Exercise instructions
Return every line of the records that contains the string "distance", with case counting.
[BEGIN Records provided]
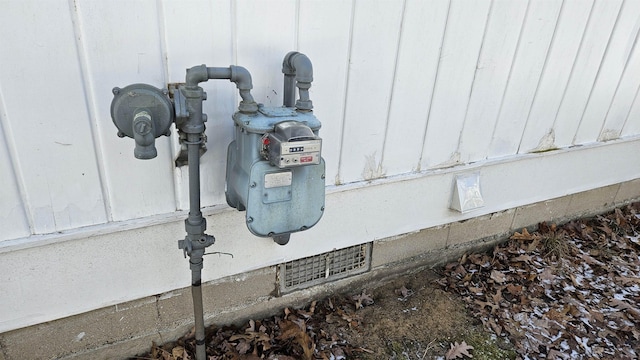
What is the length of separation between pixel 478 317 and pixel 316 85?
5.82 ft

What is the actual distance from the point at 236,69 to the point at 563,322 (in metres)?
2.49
[END Records provided]
[BEGIN Records provided]
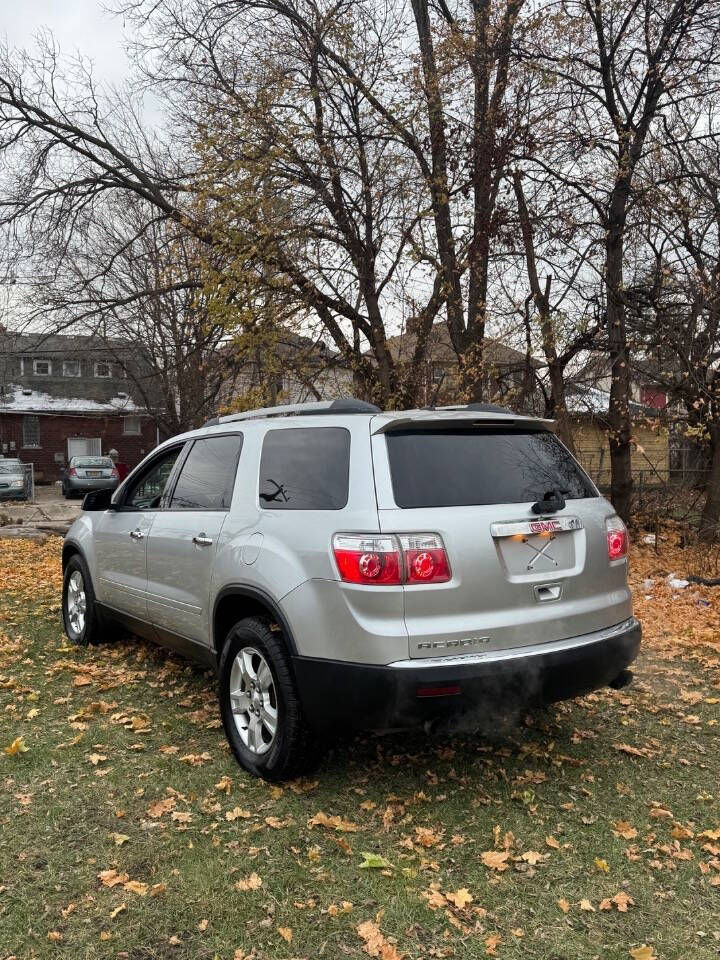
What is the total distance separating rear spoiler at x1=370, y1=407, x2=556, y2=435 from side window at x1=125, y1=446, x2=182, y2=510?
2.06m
[END Records provided]
Solution
What is the actual distance from the point at 236,69 to the point at 563,322 (in metres)?
What is the total distance separating rear spoiler at x1=370, y1=407, x2=556, y2=435 from side window at x1=125, y1=446, x2=182, y2=510?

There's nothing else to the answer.